“This is the 27th day of my participation in the Gwen Challenge in November. See details of the event: The Last Gwen Challenge in 2021”

One, foreword

“The Master said,” If one considers the old and learns the new, one can become a teacher.”

—– The Analects of Confucius

Second, the top

Execute command:

top [-] [d] [p] [q] [c] [C] [S] [s]  [n]
Copy the code

Parameter Description:

  • D: Specifies the interval between screen information refreshes. Of course, the user can use the S interactive command to change this.
  • P: Monitors only the status of a process by specifying the process ID.
  • Q: This option will refresh top without any delay. If the caller has superuser privileges, top will run with the highest priority possible.
  • S: Specify the accumulative mode.
  • S: Run the top command in safe mode. This removes the potential dangers of interactive commands.
  • I: Make top not show any idle or dead processes.
  • C: Displays the entire command line instead of just the command name.

Command description:

  1. System uptime and average load:
Top-20:20:16 up 16:18, 4 Users, Load Average: 0.00, 0.01, 0.04Copy the code

The top command displays output similar to that of the uptime command

These fields show:

  • The current time
  • Time the system has been running
  • Number of current logged-in users
  • Average load in the last 1, 5, and 15 minutes.
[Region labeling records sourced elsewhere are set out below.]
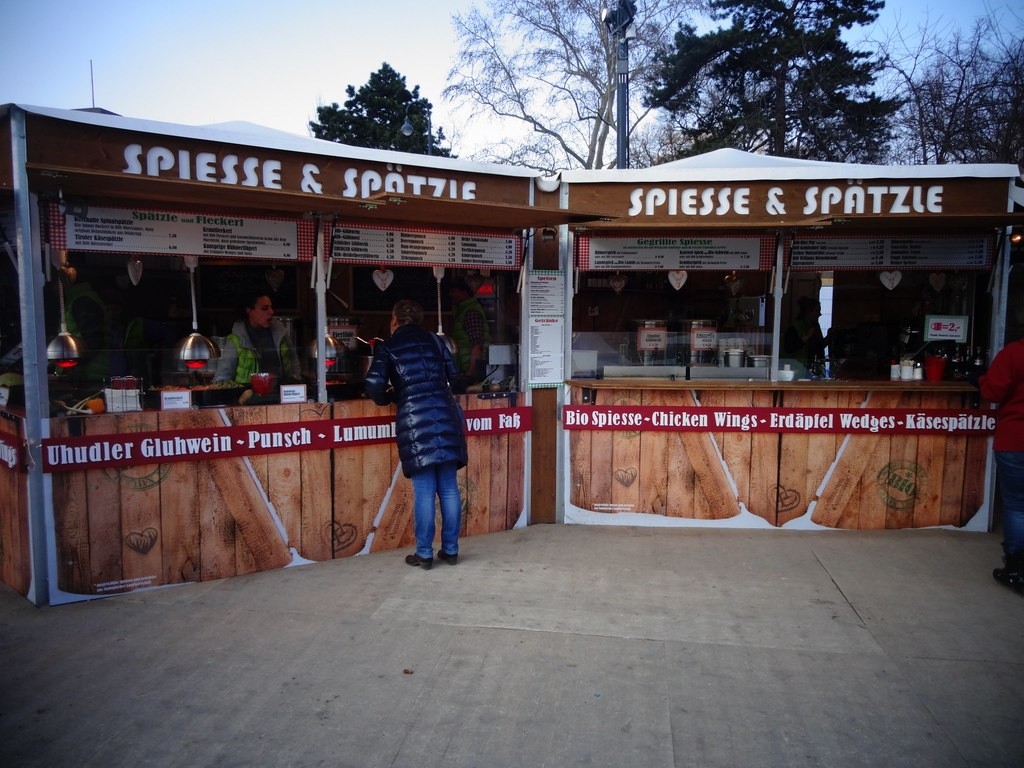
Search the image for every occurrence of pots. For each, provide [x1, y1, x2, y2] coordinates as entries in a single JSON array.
[[142, 382, 252, 408]]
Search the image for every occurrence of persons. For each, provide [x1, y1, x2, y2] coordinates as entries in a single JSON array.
[[366, 301, 467, 569], [443, 279, 492, 390], [214, 294, 301, 408], [783, 295, 836, 375], [978, 336, 1024, 597]]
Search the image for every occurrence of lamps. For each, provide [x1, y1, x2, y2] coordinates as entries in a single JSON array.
[[427, 267, 459, 354], [42, 250, 85, 368], [174, 255, 217, 369], [305, 265, 345, 364]]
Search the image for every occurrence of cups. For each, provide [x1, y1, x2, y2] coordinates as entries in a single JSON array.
[[926, 357, 946, 383], [898, 366, 913, 380], [890, 365, 900, 379], [724, 352, 745, 367], [747, 355, 770, 367]]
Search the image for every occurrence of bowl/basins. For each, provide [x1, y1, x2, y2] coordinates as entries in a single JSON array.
[[250, 373, 275, 394], [778, 370, 794, 381]]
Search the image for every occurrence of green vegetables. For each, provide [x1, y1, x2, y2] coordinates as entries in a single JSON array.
[[216, 379, 246, 388]]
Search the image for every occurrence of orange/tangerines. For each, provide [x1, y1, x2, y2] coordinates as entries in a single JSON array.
[[88, 399, 105, 413]]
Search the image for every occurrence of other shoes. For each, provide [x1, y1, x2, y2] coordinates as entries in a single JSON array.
[[993, 568, 1024, 593]]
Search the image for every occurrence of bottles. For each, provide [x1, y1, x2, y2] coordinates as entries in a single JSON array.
[[913, 362, 923, 379], [361, 339, 376, 374], [812, 355, 819, 375], [968, 347, 985, 386]]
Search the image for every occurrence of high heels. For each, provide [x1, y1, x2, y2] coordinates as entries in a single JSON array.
[[437, 550, 458, 565], [406, 553, 434, 570]]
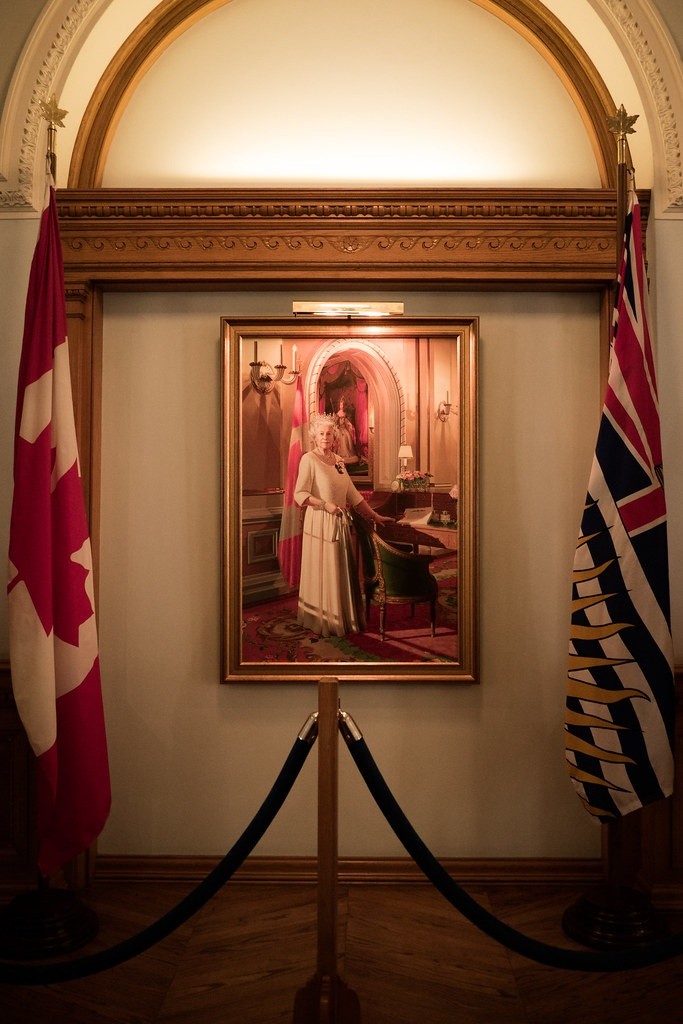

You can use the ‘l’ command to switch the display of uptime

  1. task
Tasks: 112 total,   1 running, 104 sleeping,   7 stopped,   0 zombie
Copy the code

Tasks – There are currently 122 processes in the system, including 1 running, 103 sleeping, 7 stoped, and 0 zombie. The summary information of these processes can be displayed with ‘T’.

  1. State of the CPU
%Cpu(s): 0.0us, 0.3SY, 0.0Ni, 99.7id, 0.0wa, 0.0hi, 0.0Si, 0.0stCopy the code

Here is the percentage of CPU time used in different modes. These different CPU times are represented as:

  • Us, user: CPU time for running (unprioritized) user processes
  • Sy, system: CPU time for running kernel processes
  • Ni, niced: CPU time to run a user process whose priority has been adjusted
  • Wa, IO wait: CPU time used to wait for I/O completion
  • Hi: CPU time to handle hardware interrupts
  • Si: CPU time to process software interrupts
  • St: The amount of CPU time stolen by the hypervisor from this vm.

The display can be switched using the ‘t’ command.

  • 0.0% US – The percentage of CPU occupied by user space
  • 0.3% SY – The percentage of CPU occupied by kernel space
  • 0.0% NI – The percentage of CPU used by processes that changed their priority
  • 99.7% ID – Percentage of idle CPUS
  • 0.0% CPU usage of WA-IO waits
  • 0.0% HI – Percentage of hard interrupts (IRQ) used by cpus
  • 0.0% SI – Percentage of the CPU used by Software Interrupts
  1. Memory usage
KiB Mem :   995896 total,   432992 free,   168912 used,   393992 buff/cache
KiB Swap:  2097148 total,  2084084 free,    13064 used.   621592 avail Mem
Copy the code

The next two lines show memory usage, somewhat like the ‘free’ command.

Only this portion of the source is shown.